Syrdal A K, Gopal H S
J Acoust Soc Am. 1986 Apr;79(4):1086-100. doi: 10.1121/1.393381.
A quantitative perceptual model of human vowel recognition based upon psychoacoustic and speech perception data is described. At an intermediate auditory stage of processing, the specific bark difference level of the model represents the pattern of peripheral auditory excitation as the distance in critical bands (barks) between neighboring formants and between the fundamental frequency (F0) and first formant (F1). At a higher, phonetic stage of processing, represented by the critical bark difference level of the model, the transformed vowels may be dichotomously classified based on whether the difference between formants in each dimension falls within or exceeds the critical distance of 3 bark for the spectral center of gravity effect [Chistovich et al., Hear. Res. 1, 185-195 (1979)]. Vowel transformations and classifications correspond well to several major phonetic dimensions and features by which vowels are perceived and traditionally classified. The F1-F0 dimension represents vowel height, and high vowels have F1-F0 differences within 3 bark. The F3-F2 dimension corresponds to vowel place of articulation, and front vowels have F3-F2 differences of less than 3 bark. As an inherent, speaker-independent normalization procedure, the model provides excellent vowel clustering while it greatly reduces between-speaker variability. It offers robust normalization through feature classification because gross binary categorization allows for considerable acoustic variability. There was generally less formant and bark difference variability for closely spaced formants than for widely spaced formants. These findings agree with independently observed perceptual results and support Stevens' quantal theory of vowel production and perceptual constraints on production predicted from the critical bark difference level of the model.
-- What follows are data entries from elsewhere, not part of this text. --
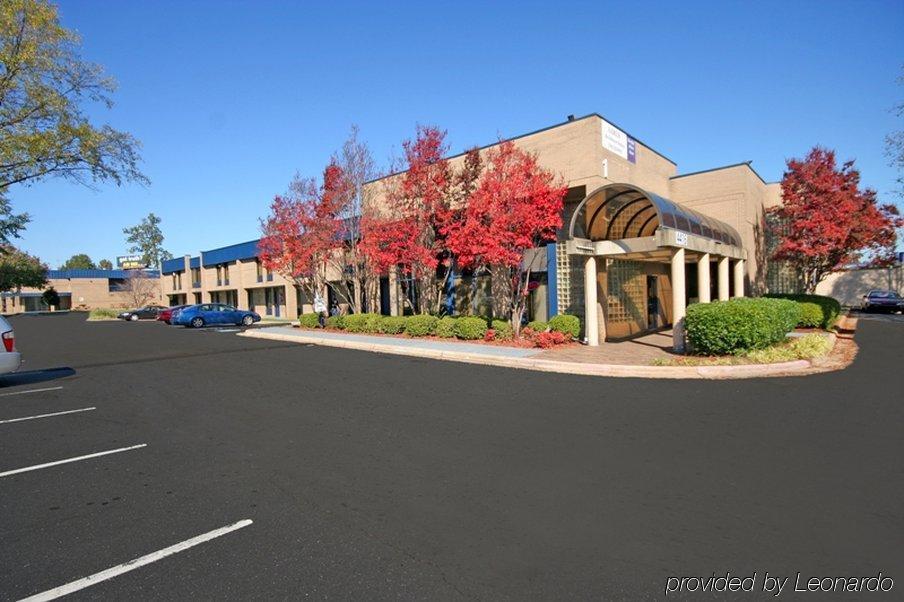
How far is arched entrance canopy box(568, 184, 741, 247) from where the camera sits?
13.5m

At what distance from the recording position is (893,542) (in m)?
3.43

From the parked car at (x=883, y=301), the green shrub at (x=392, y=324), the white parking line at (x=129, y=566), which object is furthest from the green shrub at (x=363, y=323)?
the parked car at (x=883, y=301)

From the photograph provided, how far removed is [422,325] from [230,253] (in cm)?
3284

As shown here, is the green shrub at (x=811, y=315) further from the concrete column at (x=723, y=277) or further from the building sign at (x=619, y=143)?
the building sign at (x=619, y=143)

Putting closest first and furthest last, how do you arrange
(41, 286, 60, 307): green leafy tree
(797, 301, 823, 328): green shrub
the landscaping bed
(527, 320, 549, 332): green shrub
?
the landscaping bed
(527, 320, 549, 332): green shrub
(797, 301, 823, 328): green shrub
(41, 286, 60, 307): green leafy tree

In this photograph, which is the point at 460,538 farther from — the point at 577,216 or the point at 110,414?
the point at 577,216

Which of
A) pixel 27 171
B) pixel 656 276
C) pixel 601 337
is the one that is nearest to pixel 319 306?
pixel 27 171

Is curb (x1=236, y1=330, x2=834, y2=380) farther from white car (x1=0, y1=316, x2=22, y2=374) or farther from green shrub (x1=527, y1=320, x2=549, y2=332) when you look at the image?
white car (x1=0, y1=316, x2=22, y2=374)

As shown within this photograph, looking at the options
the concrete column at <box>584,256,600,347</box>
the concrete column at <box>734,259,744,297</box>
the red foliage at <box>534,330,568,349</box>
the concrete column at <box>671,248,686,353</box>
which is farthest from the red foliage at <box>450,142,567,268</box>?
the concrete column at <box>734,259,744,297</box>

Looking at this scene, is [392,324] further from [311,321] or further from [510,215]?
[510,215]

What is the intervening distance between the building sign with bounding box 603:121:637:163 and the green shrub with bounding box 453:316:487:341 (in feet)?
24.3

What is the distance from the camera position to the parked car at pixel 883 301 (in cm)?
2930

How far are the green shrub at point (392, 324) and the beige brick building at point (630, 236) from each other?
9.59 ft

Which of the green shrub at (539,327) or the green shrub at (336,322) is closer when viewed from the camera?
the green shrub at (539,327)
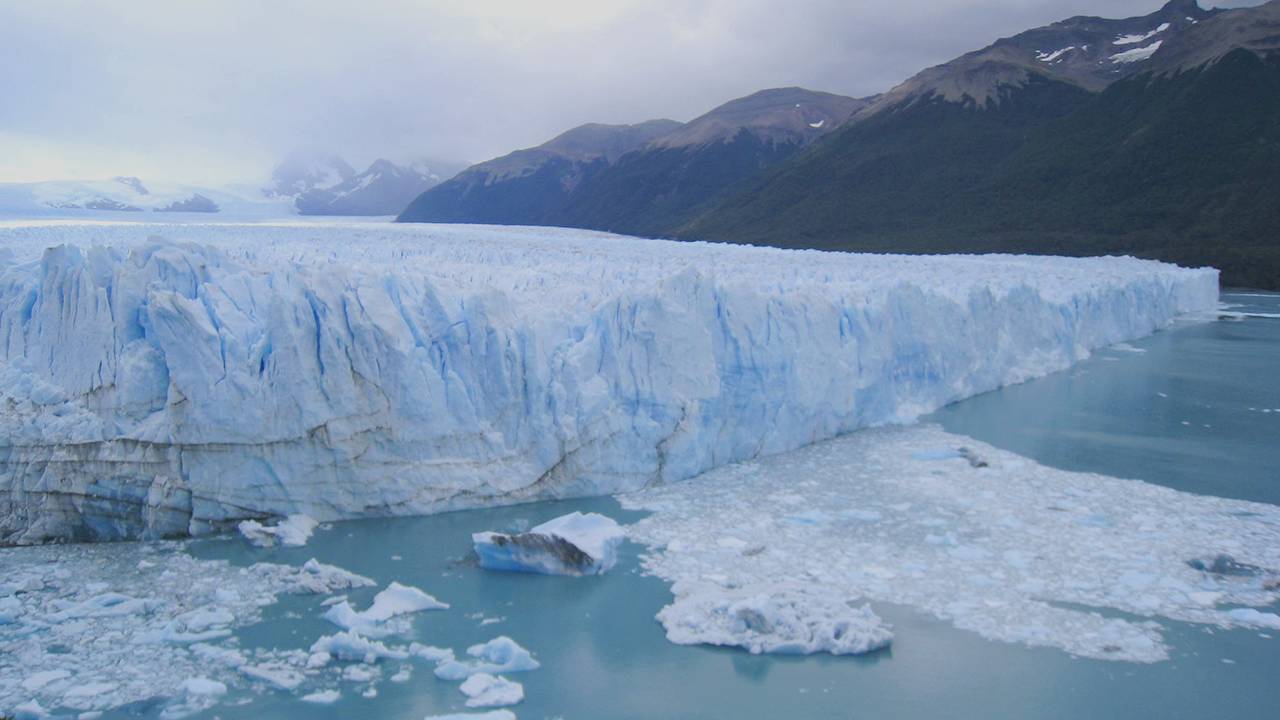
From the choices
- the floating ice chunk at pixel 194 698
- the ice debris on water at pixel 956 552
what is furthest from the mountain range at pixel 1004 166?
the floating ice chunk at pixel 194 698

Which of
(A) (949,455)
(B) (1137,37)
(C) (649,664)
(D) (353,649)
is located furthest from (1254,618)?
(B) (1137,37)

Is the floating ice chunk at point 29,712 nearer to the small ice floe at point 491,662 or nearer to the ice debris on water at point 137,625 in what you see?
the ice debris on water at point 137,625

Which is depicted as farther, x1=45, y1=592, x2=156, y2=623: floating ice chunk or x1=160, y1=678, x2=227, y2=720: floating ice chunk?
x1=45, y1=592, x2=156, y2=623: floating ice chunk

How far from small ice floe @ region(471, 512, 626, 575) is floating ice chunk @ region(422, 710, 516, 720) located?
1395 millimetres

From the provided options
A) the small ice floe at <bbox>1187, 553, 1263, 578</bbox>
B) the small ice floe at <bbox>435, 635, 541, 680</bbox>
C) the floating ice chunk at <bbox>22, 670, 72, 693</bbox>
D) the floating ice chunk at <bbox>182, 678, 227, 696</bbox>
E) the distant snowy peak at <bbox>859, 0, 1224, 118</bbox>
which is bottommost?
the small ice floe at <bbox>1187, 553, 1263, 578</bbox>

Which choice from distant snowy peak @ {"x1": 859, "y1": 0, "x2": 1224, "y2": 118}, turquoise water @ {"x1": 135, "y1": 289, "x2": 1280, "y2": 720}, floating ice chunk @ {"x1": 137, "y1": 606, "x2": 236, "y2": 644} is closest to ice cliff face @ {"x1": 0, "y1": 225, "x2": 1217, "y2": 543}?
turquoise water @ {"x1": 135, "y1": 289, "x2": 1280, "y2": 720}

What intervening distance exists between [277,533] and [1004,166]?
32.3 metres

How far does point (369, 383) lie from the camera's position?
18.8ft

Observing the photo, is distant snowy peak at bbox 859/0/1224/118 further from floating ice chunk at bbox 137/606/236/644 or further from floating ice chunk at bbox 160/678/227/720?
floating ice chunk at bbox 160/678/227/720

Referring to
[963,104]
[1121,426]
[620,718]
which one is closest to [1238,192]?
[963,104]

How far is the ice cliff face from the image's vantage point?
5.41 metres

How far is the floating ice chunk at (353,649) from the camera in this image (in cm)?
405

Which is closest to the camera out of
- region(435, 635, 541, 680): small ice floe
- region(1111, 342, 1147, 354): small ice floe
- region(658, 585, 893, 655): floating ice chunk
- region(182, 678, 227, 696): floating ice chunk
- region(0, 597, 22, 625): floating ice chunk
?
region(182, 678, 227, 696): floating ice chunk

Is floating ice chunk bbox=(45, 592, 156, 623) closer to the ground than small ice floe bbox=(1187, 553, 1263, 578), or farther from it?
farther from it
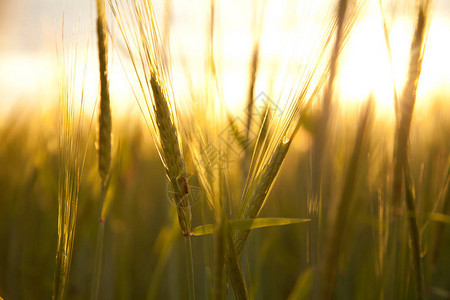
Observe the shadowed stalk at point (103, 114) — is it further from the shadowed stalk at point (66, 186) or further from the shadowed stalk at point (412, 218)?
the shadowed stalk at point (412, 218)

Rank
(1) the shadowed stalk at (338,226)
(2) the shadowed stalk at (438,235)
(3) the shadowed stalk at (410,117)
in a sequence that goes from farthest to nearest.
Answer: (2) the shadowed stalk at (438,235) → (3) the shadowed stalk at (410,117) → (1) the shadowed stalk at (338,226)

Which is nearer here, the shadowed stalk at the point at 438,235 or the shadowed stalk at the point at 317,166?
the shadowed stalk at the point at 317,166

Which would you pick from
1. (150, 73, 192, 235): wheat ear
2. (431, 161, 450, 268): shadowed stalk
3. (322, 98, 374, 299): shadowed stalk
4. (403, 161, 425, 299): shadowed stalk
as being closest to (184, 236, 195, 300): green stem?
(150, 73, 192, 235): wheat ear

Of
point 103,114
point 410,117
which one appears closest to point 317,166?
point 410,117

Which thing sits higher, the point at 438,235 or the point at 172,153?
the point at 172,153

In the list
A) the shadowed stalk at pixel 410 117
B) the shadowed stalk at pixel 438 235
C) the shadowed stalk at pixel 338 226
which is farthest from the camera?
the shadowed stalk at pixel 438 235

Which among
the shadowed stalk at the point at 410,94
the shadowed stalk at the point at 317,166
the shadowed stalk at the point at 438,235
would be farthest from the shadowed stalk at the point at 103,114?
the shadowed stalk at the point at 438,235

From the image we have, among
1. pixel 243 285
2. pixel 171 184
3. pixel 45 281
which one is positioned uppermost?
pixel 171 184

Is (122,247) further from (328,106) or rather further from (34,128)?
(328,106)

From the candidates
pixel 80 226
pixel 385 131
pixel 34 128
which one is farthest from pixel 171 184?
pixel 34 128

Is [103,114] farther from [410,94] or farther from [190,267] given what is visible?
[410,94]

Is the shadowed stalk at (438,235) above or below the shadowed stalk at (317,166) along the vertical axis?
below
本文描述了一种基于心理声学和语音感知数据的人类元音识别定量感知模型。在处理的中间听觉阶段,该模型的特定巴克差异水平表示外周听觉兴奋模式,即相邻共振峰之间以及基频(F0)和第一共振峰(F1)之间的临界频带(巴克)距离。在由模型的临界巴克差异水平表示的更高语音阶段,基于每个维度中共振峰之间的差异是否落在光谱重心效应的3巴克临界距离之内或之外,可以对变换后的元音进行二分分类[Chistovich等人,《听觉研究》1,185 - 195(1979)]。元音变换和分类与几个主要语音维度和特征非常吻合,元音正是通过这些维度和特征被感知并进行传统分类的。F1 - F0维度表示元音高度,高元音的F1 - F0差异在3巴克之内。F3 - F2维度对应元音的发音位置,前元音的F3 - F2差异小于3巴克。作为一种固有的、与说话者无关的归一化程序,该模型在极大降低说话者间变异性的同时,提供了出色的元音聚类。它通过特征分类提供强大的归一化,因为粗略的二元分类允许相当大的声学变异性。通常,紧密间隔的共振峰比间隔较宽的共振峰具有更小的共振峰和巴克差异变异性。这些发现与独立观察到的感知结果一致,并支持史蒂文斯的元音产生量子理论以及从模型的临界巴克差异水平预测的对产生的感知约束。